* Consigne A *
Répondez aux questions suivantes à partir du texte source.
(i) Quel titre le premier paragraphe donne-t-il au Christ ?
(ii) De quelle forme d'oecuménisme est-il demandé de donner l'exemple ?
(iii) Pour le développement de quel dialogue une satisfaction est-elle exprimée ?

* Texte source *
►
Comment ne pas reconnaître avec un esprit de gratitude envers Dieu que notre rencontre a aussi la signification d'un don déjà accordé? En effet, le Christ, le Prince de la Paix, a agi au milieu de nous, il a répandu à pleines mains des sentiments d'amitié, il a atténué les discordes, il nous a enseigné à vivre avec une plus grande attitude de dialogue, en harmonie avec les engagements propres à ceux qui portent son nom. Votre présence, chers Frères dans le Christ, au-delà de ce qui nous divise et qui jette des ombres sur notre communion pleine et visible, est un signe de partage et de soutien pour l'Evêque de Rome, qui peut compter sur vous pour poursuivre le chemin dans l'espérance et pour croître vers Lui, qui est la Tête, le Christ.

En cette occasion si particulière, qui nous voit réunis ensemble précisément au début de mon service ecclésial accueilli avec crainte et dans une confiante obéissance au Seigneur, je vous demande à tous de donner avec moi l'exemple de cet oecuménisme spirituel, qui dans la prière réalise sans obstacles notre communion.

Avec mes saluts les plus cordiaux, je confie ces intentions et ces réflexions à chacun de vous, afin que, à travers vos personnes, elles puissent être transmises à vos Eglises et communautés ecclésiales.

Je m'adresse à présent à vous, chers amis des différentes traditions religieuses, et je vous remercie sincèrement de votre présence lors de l'inauguration solennelle de mon Pontificat. Je présente mes saluts cordiaux et affectueux à vous tous et à ceux qui appartiennent aux religions que vous représentez. Je suis particulièrement reconnaissant de la présence parmi nous de membres de la communauté musulmane, et j'exprime ma satisfaction pour le développement du dialogue entre musulmans et chrétiens, tant au niveau local qu'international. Je vous assure que l'Eglise désire continuer à construire des ponts d'amitié avec les fidèles de toutes le religions, dans le but de rechercher le bien authentique de chaque personne et de la société dans son ensemble.
◄
* Matériel fourni *
►
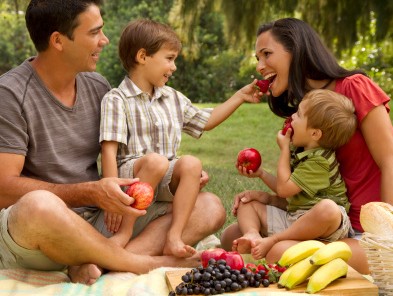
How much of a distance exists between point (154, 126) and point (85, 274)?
0.82 meters

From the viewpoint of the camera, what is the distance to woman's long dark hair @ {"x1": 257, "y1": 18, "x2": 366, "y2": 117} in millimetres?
3881

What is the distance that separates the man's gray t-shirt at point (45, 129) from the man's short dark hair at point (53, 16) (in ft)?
0.56

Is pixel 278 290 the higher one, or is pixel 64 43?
pixel 64 43

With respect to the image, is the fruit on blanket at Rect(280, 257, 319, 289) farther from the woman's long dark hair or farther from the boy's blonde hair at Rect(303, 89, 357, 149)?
the woman's long dark hair

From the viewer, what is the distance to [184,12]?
8320mm

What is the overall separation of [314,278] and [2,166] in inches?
56.6

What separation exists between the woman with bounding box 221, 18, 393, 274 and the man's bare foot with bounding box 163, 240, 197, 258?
1.19 feet

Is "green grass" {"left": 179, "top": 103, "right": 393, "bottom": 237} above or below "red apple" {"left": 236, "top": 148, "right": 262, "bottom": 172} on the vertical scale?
below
◄
* Consigne B *
Recopiez à l'identique le passage des enregistrements qui va de la ligne contenant « From the viewer, what » jusqu'à la fin des enregistrements, ces deux bornes comprises.

* Réponse A *
(i) Le Prince de la Paix.
(ii) L'oecuménisme spirituel, qui dans la prière réalise sans obstacles la communion.
(iii) Le dialogue entre musulmans et chrétiens, tant au niveau local qu'international.

* Réponse B *
From the viewer, what is the distance to [184,12]?
8320mm

What is the overall separation of [314,278] and [2,166] in inches?
56.6

What separation exists between the woman with bounding box 221, 18, 393, 274 and the man's bare foot with bounding box 163, 240, 197, 258?
1.19 feet

Is "green grass" {"left": 179, "top": 103, "right": 393, "bottom": 237} above or below "red apple" {"left": 236, "top": 148, "right": 262, "bottom": 172} on the vertical scale?
below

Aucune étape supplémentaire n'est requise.